Nature-based solutions are one of the primary mechanisms we can deploy to reverse the adverse impacts of climate change. Examples of these solutions include rainforest conversation, re-forestation efforts, and peatlands renewal. These solutions are currently funded with the voluntary carbon credits market – this is small, but likely to grow massively by 2030, especially considering the pledges that came out of COP26. However, this current market is also flawed, involving labour-intensive manual auditing, as well as being peppered with scams that have damaged overall trust in the market among potential investors.

4C therefore aims to create a trusted and decentralised marketplace, where investors will be able to fund nature-based solutions with confidence, by purchasing trusted carbon credits in order to implement independently verifiable and accountable nature-based solutions. To achieve this, we are using a combination of large-scale data processing and decentralised Tezos smart contracts to create verifiable transactions that link back to trusted primary observations.

For now, these efforts are focused on preventing deforestation. Planting trees and engaging in re-forestation efforts are worthwhile but do not go far enough, especially considering how long the process of growing new trees takes. Forest preservation is a much more immediate solution, especially considering that old forests will have significantly better biodiversity.

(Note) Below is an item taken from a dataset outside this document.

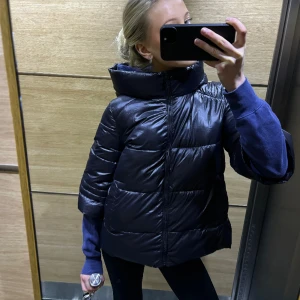 Herno jacka - Sä sjukt snygg herno liknande jacka från Reserved som är sparsamt använd och är helt som ny i skicket💕 köpt för 3 år sedan så finns inte kvar att köpa (Alla bilder är mina)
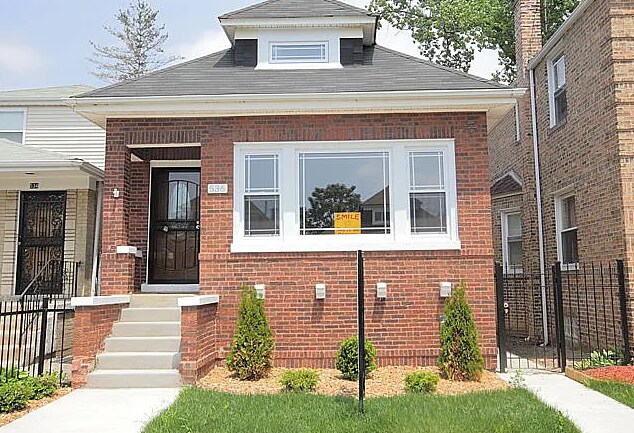 Primary Photo - 536 E 88th Pl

It is vital to identify ways in which we can avoid deforestation being the only viable financial option. Beyond deforestation, this technology may also be applied in other areas such as seagrass and peatland conservation.

The trusted primary observations will come from satellite imagery, which allow us to accurately track deforestation processes. We will then use digital twinning techniques to form metrics around this and build a voluntary carbon market based on Tezos carbon tokens. The use of Tezos opens the door to engagement from a variety of market makers to improve the ease with which trusted carbon offsets can be tracked, but without imposing large transaction fees for proxies as are present in the current carbon trading world.

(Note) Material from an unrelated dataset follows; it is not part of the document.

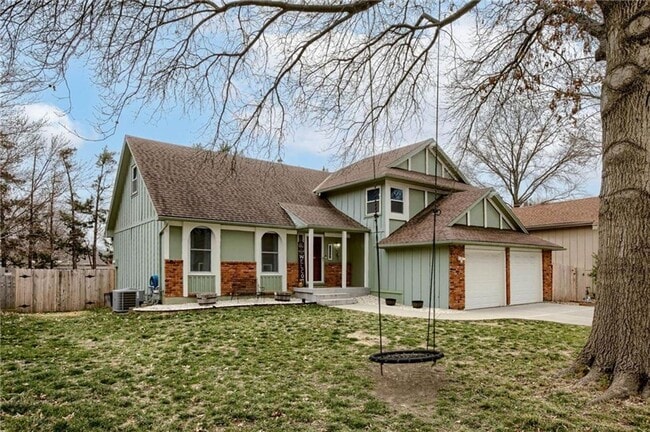 8615 W 72nd Terrace in Overland Park, KS - Building Photo - Building Photo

In doing this we must consider three properties. The first is additionality, referring to the new interventions we will be putting in place to reduce deforestation. The second is leakage, meaning the possible negative consequences which this intervention might have elsewhere (for example, reducing supply in one area increasing demand in another). Finally, we must consider the permanence of these interventions – once a given project ceases, will outcomes revert to their prior values, or will we (ideally) see some stabilisation of long-term solutions.

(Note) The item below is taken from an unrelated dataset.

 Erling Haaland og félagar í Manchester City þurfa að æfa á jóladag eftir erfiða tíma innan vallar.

4C is hoping to benefit from meaningful engagement with Pembroke’s Corporate Partnership Programme and the wider College community. Deforestation prevention is just the first target for our marketplace, and we are planning to deploy additional primary observation techniques in 2022 involving batteryless sensors, drone sensing and hyperspectral sensing technologies.  All of these will enable us to scale out the supply of nature-based solutions while retaining the all-important verifiability we need to reduce our overall emissions worldwide. Personally, I am also looking forward to the creation of the new Interspatial Room on the Mill Lane site; a low-latency ubiquitous computing room which will also function as an interactive gateway to explore our global conservation efforts.

Anil Madhavapeddy is an Associate Professor at the Department of Computer Science and Technology in the University of Cambridge, and a Fellow of Pembroke College.  He has worked in industry (NetApp, Citrix, Intel), academia (Cambridge, Imperial, UCLA) and startups (XenSource, Unikernel Systems, Docker) over the past two decades. He directs the Cambridge Centre for Carbon Credits (4C) and also conducts research into functional programming and systems research. He is a long-time maintainer on open-source projects such as OpenBSD, OCaml, Xen, and Docker, and a seasoned entrepreneur who advises companies on technology strategy (currently Zededa, Tezos Foundation, Tarides, and others).